Один из небольших реактивных самолётов, которых в собственности News And Entertainment Worldwide Incorporeited насчитывалось шесть штук, доставил Джона Кауна в Рим. По дороге он наконец нашёл время изучить балансы, состав собственности и прочие данные, присланные ему по факсу Энрико Бассо прямо в машину по дороге в аэропорт Тель-Авива.

Как ни крути, католическая церковь по всем мыслимым масштабам была наисолиднейшая фирма. Особенно, если принять во внимание, что Ватикан был отдельным, суверенным государством и вследствие этого никому не платил налоги. О таком концерн Exxon или IBM могли бы только мечтать. Даже если опустить некоторые спорные предположения Бассо, доходы оказывались такими, каких достигали разве что наркокартели. Каун знал своего итальянского адвоката и аудитора, как одного из самых прожжённых добытчиков информации, который склонен из осторожности скорее преуменьшать оценку того, что ему поручено оценить. Следовало исходить из того, что Святой престол контролирует больший капитал, чем показывает его официальный баланс. В любом случае Ватикан был до середины девятнадцатого века крупным, могущественным государством, а крупные, могущественные государства не исчезают с карты мира так просто, не припрятав перед тем несметные богатства в надёжных укрытиях разного рода.

Каун посмотрел из окна. Они летели над перистыми облаками, под которыми виднелись неясные серо-коричневые контуры побережья. Море светилось глубокой синевой, подёрнутое неправдоподобным блеском.

И всё это богатство, всё это могущество, размышлял Каун, держалось ни на чём ином, как на ловкой продаже одного мифа, возникшего две тысячи лет назад в Палестине. Мифа, для дальнейшего существования которого решающее значение имела та видеозапись, которую они искали – что бы там на ней ни оказалось.
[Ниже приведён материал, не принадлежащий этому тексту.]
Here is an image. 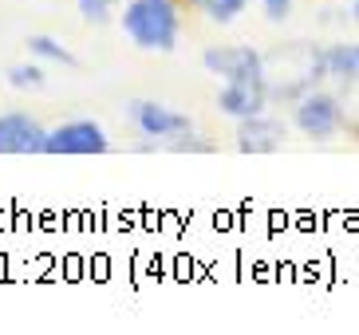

Неповторимая позиция для переговоров.

Если бы ему удалось продать этот неповторимый, единственный в своём роде товар, которым он пока не владел, тогда бы впервые в жизни верхний предел его требований определял он сам, а не другая сторона. Иными словами, это была бы сделка, цену которой назначал он.

* * *

После обеда лагерь начал понемногу сворачиваться. До этого времени рабочие собирались группами, сидели под навесом кухни и разговаривали. Пытались как-то освоиться с этим разочарованием – многие рассчитывали провести в Бет-Хамеше ещё недели и месяцы; то, что их так неожиданно поставили перед фактом прекращения работы и прощания друг с другом, для многих было почти физическим ударом.

Казалось, ни у кого больше не было охоты обсуждать тему четырнадцатого ареала. Обменивались адресами и номерами телефонов, пытались в спешке продвинуть вперёд начатые флирты, уславливались о поездках в гости и о встречах на других раскопках. Потом некоторые начали паковать вещи. Подъезжали машины, чтобы забрать чемоданы и рюкзаки, и снова уезжали. Повсюду вели короткие дискуссии на разных языках, качали головой, и издали было видно, что обсуждался лишь один вопрос, возникающий снова и снова: отчего прекращены раскопки? Некоторые палатки уже убрали, и в прежде равномерных рядах островерхих светло-серых шатров появились лакуны.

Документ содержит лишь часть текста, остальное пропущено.